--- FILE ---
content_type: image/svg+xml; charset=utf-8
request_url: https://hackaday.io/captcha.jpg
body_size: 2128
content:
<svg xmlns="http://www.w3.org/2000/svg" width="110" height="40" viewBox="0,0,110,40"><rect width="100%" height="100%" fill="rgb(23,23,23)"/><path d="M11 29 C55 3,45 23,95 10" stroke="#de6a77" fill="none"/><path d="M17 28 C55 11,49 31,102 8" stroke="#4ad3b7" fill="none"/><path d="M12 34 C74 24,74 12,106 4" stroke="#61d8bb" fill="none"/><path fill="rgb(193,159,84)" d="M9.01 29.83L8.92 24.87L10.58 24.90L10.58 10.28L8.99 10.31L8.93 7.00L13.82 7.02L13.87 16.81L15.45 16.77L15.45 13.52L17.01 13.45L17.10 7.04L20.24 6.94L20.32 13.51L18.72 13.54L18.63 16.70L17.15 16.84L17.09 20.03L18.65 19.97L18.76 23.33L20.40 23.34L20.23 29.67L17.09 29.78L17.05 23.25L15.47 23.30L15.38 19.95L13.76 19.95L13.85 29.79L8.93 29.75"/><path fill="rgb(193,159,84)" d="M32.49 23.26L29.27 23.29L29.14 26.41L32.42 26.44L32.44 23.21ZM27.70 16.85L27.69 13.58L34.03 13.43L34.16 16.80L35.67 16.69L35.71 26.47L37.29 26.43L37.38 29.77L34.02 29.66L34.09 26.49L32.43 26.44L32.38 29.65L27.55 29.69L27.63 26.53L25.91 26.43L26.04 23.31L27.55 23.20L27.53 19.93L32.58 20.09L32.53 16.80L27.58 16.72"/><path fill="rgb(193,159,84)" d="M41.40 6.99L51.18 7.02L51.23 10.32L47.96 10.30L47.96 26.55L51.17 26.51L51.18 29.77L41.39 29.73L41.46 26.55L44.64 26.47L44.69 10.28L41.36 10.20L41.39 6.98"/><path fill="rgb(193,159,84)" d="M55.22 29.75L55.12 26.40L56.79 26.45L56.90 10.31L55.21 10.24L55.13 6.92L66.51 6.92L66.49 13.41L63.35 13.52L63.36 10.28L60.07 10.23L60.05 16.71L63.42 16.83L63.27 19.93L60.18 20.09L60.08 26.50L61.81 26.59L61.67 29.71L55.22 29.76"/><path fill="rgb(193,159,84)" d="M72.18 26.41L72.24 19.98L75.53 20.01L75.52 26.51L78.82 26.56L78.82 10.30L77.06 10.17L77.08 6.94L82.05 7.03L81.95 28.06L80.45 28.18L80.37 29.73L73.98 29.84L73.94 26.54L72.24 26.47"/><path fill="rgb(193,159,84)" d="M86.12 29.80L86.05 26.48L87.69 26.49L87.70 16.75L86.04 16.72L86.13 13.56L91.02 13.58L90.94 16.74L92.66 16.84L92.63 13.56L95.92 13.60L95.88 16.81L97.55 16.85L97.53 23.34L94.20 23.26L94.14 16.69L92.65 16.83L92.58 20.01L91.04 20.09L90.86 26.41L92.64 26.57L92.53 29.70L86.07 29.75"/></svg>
====
* [Activity]
All of the entries must be printed again exactly as given.

* [Answer space]
--- FILE ---
content_type: image/svg+xml; charset=utf-8
request_url: https://hackaday.io/captcha.jpg
body_size: 2128
content:
<svg xmlns="http://www.w3.org/2000/svg" width="110" height="40" viewBox="0,0,110,40"><rect width="100%" height="100%" fill="rgb(23,23,23)"/><path d="M11 29 C55 3,45 23,95 10" stroke="#de6a77" fill="none"/><path d="M17 28 C55 11,49 31,102 8" stroke="#4ad3b7" fill="none"/><path d="M12 34 C74 24,74 12,106 4" stroke="#61d8bb" fill="none"/><path fill="rgb(193,159,84)" d="M9.01 29.83L8.92 24.87L10.58 24.90L10.58 10.28L8.99 10.31L8.93 7.00L13.82 7.02L13.87 16.81L15.45 16.77L15.45 13.52L17.01 13.45L17.10 7.04L20.24 6.94L20.32 13.51L18.72 13.54L18.63 16.70L17.15 16.84L17.09 20.03L18.65 19.97L18.76 23.33L20.40 23.34L20.23 29.67L17.09 29.78L17.05 23.25L15.47 23.30L15.38 19.95L13.76 19.95L13.85 29.79L8.93 29.75"/><path fill="rgb(193,159,84)" d="M32.49 23.26L29.27 23.29L29.14 26.41L32.42 26.44L32.44 23.21ZM27.70 16.85L27.69 13.58L34.03 13.43L34.16 16.80L35.67 16.69L35.71 26.47L37.29 26.43L37.38 29.77L34.02 29.66L34.09 26.49L32.43 26.44L32.38 29.65L27.55 29.69L27.63 26.53L25.91 26.43L26.04 23.31L27.55 23.20L27.53 19.93L32.58 20.09L32.53 16.80L27.58 16.72"/><path fill="rgb(193,159,84)" d="M41.40 6.99L51.18 7.02L51.23 10.32L47.96 10.30L47.96 26.55L51.17 26.51L51.18 29.77L41.39 29.73L41.46 26.55L44.64 26.47L44.69 10.28L41.36 10.20L41.39 6.98"/><path fill="rgb(193,159,84)" d="M55.22 29.75L55.12 26.40L56.79 26.45L56.90 10.31L55.21 10.24L55.13 6.92L66.51 6.92L66.49 13.41L63.35 13.52L63.36 10.28L60.07 10.23L60.05 16.71L63.42 16.83L63.27 19.93L60.18 20.09L60.08 26.50L61.81 26.59L61.67 29.71L55.22 29.76"/><path fill="rgb(193,159,84)" d="M72.18 26.41L72.24 19.98L75.53 20.01L75.52 26.51L78.82 26.56L78.82 10.30L77.06 10.17L77.08 6.94L82.05 7.03L81.95 28.06L80.45 28.18L80.37 29.73L73.98 29.84L73.94 26.54L72.24 26.47"/><path fill="rgb(193,159,84)" d="M86.12 29.80L86.05 26.48L87.69 26.49L87.70 16.75L86.04 16.72L86.13 13.56L91.02 13.58L90.94 16.74L92.66 16.84L92.63 13.56L95.92 13.60L95.88 16.81L97.55 16.85L97.53 23.34L94.20 23.26L94.14 16.69L92.65 16.83L92.58 20.01L91.04 20.09L90.86 26.41L92.64 26.57L92.53 29.70L86.07 29.75"/></svg>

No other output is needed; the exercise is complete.